*Task objective*
Would you please copy every line below that includes the string "berada"?

*Records for the exercise*
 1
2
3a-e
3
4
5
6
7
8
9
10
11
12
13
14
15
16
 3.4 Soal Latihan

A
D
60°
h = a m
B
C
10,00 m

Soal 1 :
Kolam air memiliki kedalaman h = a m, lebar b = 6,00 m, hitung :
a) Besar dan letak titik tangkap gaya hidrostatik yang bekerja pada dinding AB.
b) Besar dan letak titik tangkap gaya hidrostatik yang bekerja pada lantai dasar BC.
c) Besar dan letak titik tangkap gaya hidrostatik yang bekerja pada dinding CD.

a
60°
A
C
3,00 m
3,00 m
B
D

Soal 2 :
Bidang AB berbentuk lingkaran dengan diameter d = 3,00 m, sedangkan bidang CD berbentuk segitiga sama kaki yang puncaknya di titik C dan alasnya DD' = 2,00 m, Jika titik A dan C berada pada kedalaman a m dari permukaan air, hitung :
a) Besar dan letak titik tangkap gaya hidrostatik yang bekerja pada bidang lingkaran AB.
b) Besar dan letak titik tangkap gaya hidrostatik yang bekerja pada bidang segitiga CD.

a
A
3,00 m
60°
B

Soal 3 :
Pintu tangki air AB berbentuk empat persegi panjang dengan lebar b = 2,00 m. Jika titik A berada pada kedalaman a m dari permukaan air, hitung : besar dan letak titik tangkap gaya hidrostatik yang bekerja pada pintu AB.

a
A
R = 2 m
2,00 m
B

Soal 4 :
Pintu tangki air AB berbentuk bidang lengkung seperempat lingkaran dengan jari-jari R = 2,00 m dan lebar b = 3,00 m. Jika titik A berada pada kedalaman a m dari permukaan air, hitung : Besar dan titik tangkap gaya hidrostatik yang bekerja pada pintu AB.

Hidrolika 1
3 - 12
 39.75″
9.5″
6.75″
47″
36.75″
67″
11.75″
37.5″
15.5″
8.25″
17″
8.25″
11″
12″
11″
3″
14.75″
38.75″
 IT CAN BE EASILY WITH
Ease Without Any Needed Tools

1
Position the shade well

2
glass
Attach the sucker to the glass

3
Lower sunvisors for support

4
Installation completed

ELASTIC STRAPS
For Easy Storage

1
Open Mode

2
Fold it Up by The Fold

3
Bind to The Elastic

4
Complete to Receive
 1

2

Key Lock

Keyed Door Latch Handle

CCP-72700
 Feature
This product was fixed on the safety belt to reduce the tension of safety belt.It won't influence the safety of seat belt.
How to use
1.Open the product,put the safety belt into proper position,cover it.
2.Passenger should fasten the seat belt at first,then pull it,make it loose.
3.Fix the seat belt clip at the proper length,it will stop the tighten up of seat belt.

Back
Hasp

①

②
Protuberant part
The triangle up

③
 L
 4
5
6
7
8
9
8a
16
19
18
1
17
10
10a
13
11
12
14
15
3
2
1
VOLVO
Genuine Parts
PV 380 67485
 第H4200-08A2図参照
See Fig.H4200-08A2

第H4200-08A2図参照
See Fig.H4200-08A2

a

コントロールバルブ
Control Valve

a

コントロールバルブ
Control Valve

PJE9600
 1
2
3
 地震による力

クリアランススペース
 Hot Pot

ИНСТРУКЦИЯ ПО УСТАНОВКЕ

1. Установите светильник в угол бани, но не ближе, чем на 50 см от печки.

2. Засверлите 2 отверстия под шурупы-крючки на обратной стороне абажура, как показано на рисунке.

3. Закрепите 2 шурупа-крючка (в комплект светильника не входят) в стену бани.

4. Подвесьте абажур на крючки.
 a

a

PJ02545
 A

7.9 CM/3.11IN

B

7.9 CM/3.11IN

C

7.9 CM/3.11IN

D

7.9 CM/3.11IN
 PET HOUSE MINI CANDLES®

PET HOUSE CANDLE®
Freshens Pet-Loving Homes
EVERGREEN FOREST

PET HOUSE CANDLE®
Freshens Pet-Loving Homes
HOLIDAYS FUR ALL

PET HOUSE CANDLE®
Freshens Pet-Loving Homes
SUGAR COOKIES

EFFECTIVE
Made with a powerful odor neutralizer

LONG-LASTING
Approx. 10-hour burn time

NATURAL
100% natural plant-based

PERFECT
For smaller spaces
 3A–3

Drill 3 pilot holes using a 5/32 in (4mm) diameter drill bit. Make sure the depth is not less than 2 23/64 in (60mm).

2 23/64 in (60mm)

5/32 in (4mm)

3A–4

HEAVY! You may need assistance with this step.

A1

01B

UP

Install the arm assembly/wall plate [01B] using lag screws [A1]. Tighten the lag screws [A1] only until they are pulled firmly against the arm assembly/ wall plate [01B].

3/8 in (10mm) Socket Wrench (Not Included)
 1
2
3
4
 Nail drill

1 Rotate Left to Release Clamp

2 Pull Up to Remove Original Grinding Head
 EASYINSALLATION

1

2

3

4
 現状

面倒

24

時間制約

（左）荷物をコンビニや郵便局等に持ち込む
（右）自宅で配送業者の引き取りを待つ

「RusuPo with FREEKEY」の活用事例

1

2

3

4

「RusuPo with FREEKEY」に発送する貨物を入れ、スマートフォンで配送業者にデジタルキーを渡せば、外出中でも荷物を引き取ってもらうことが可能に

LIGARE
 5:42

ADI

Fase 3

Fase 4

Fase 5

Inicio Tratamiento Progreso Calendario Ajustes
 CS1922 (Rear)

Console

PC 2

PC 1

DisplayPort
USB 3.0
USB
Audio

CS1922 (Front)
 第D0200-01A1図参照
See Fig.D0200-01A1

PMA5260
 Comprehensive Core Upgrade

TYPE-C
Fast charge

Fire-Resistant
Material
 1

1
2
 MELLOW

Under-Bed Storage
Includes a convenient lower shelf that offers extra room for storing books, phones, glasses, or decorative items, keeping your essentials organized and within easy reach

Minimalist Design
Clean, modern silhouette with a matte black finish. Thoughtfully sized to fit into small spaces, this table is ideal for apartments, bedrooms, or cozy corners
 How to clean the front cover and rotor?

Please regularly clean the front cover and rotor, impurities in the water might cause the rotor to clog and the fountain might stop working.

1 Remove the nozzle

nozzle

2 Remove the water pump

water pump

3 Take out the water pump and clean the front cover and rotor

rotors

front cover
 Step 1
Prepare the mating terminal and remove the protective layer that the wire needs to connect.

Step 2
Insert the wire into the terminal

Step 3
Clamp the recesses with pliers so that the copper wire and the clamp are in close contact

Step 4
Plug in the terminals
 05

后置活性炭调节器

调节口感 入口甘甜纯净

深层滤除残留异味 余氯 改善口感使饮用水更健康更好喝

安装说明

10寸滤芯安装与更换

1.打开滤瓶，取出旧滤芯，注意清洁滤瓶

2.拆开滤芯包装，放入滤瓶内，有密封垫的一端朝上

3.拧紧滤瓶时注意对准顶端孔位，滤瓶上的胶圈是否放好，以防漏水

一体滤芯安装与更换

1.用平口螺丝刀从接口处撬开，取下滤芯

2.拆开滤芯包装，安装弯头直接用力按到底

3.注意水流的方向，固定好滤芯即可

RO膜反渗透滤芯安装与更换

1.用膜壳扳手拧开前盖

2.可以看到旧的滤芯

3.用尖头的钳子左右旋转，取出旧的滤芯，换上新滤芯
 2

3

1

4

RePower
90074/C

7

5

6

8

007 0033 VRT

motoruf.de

*Result of the exercise*
Bidang AB berbentuk lingkaran dengan diameter d = 3,00 m, sedangkan bidang CD berbentuk segitiga sama kaki yang puncaknya di titik C dan alasnya DD' = 2,00 m, Jika titik A dan C berada pada kedalaman a m dari permukaan air, hitung :
Pintu tangki air AB berbentuk empat persegi panjang dengan lebar b = 2,00 m. Jika titik A berada pada kedalaman a m dari permukaan air, hitung : besar dan letak titik tangkap gaya hidrostatik yang bekerja pada pintu AB.
Pintu tangki air AB berbentuk bidang lengkung seperempat lingkaran dengan jari-jari R = 2,00 m dan lebar b = 3,00 m. Jika titik A berada pada kedalaman a m dari permukaan air, hitung : Besar dan titik tangkap gaya hidrostatik yang bekerja pada pintu AB.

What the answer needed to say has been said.